PostgreSQL AI: The Everything Database (+ Hidden 10x Performance Tricks)



This content originally appeared on DEV Community and was authored by Zahir Fahmi

PostgreSQL just ate everyone’s lunch. Here’s proof:

The Numbers Don’t Lie

  • 49% developers switched from MySQL (Stack Overflow 2024)
  • 70% infrastructure cost reduction
  • 10M vectors with <100ms queries
  • 50K queries/sec at Uber production
  • 600M vectors at Instacart

The Secret Sauce Nobody Talks About

Found 4 optimization tricks that changed everything:

1. Parallel Partitioned Search (10x faster)

-- Create partitioned table
CREATE TABLE embeddings_partitioned (
  id BIGSERIAL,
  embedding vector(1536)
) PARTITION BY HASH (id);

-- Create 8 partitions = 8 CPU cores
DO $$ 
BEGIN 
  FOR i IN 0..7 LOOP
    EXECUTE format('CREATE TABLE embeddings_part_%s 
                    PARTITION OF embeddings_partitioned 
                    FOR VALUES WITH (modulus 8, remainder %s)', i, i);
  END LOOP;
END $$;

-- Enable parallel execution
SET max_parallel_workers_per_gather = 8;

2. Binary Quantization (30x faster!)

-- Convert float vectors to binary
ALTER TABLE docs ADD COLUMN embedding_binary bit(1536);

UPDATE docs SET embedding_binary = (
  SELECT string_agg(
    CASE WHEN unnest > 0 THEN '1' ELSE '0' END, ''
  )::bit(1536)
  FROM unnest(embedding::float[])
);

-- Two-stage search: binary first, then refine
WITH candidates AS (
  SELECT id, embedding FROM docs
  WHERE bit_count(embedding_binary # query_binary) < 400
  LIMIT 1000
)

= Given material =
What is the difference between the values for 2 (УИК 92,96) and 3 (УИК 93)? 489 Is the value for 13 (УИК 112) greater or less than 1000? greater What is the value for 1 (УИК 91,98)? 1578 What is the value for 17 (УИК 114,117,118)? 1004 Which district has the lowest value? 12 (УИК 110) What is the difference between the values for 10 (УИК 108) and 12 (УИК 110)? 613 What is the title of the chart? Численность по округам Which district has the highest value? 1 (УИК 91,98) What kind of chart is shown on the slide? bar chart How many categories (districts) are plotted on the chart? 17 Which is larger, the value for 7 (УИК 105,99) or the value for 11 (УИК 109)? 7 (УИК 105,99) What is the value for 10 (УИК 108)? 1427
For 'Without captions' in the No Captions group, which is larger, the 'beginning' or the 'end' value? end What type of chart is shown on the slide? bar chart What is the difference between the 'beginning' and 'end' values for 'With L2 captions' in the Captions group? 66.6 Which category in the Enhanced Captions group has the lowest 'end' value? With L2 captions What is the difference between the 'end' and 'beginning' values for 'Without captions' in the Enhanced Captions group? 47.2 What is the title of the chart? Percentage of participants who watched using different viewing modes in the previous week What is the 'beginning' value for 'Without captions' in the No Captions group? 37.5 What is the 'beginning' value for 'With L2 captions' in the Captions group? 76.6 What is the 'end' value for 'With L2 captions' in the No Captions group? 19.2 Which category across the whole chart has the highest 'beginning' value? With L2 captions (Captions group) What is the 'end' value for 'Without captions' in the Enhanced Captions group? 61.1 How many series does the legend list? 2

= Required actions =
**1)** In the PostgreSQL article, how many vectors are cited for Instacart?
**2)** From the PostgreSQL article, return the passage between "-- Enable parallel" and "FROM unnest(embedding::float[])", inclusive, word for word.
**3)** Write the next part of the PostgreSQL article, picking up directly after its final line.

= Per-task outputs =
**1)** 600M vectors.

**2)**
-- Enable parallel execution
SET max_parallel_workers_per_gather = 8;

2. Binary Quantization (30x faster!)

-- Convert float vectors to binary
ALTER TABLE docs ADD COLUMN embedding_binary bit(1536);

UPDATE docs SET embedding_binary = (
  SELECT string_agg(
    CASE WHEN unnest > 0 THEN '1' ELSE '0' END, ''
  )::bit(1536)
  FROM unnest(embedding::float[])

**3)**
SELECT * FROM candidates 
ORDER BY embedding <=> query_vector 
LIMIT 10;

3. Memory-Mapped Indexes

-- Force index to stay in RAM
CREATE EXTENSION pg_prewarm;
SELECT pg_prewarm('idx_embeddings_ivfflat', 'buffer');
SET shared_buffers = '8GB';

Migration Success Stories

  • Instagram: Billions of vectors, zero new infrastructure
  • Spotify: Recommendation engine serving 500M users
  • Discord: 150M users, p99 latency <50ms
  • DoorDash: 40% latency reduction after migration
  • Uber: Driver matching at 50K queries/sec

The Cost Breakdown That Matters

Solution 10M Vectors/mo Setup Time Vendor Lock-in
Pinecone $227 Days Yes
Weaviate $300+ Days Yes
Milvus Self-host complexity Weeks Yes
PostgreSQL + pgvector $0 Minutes No

When PostgreSQL AI Makes Sense

Perfect for:

  • You’re already using PostgreSQL
  • 1-100M vectors (covers 95% of use cases)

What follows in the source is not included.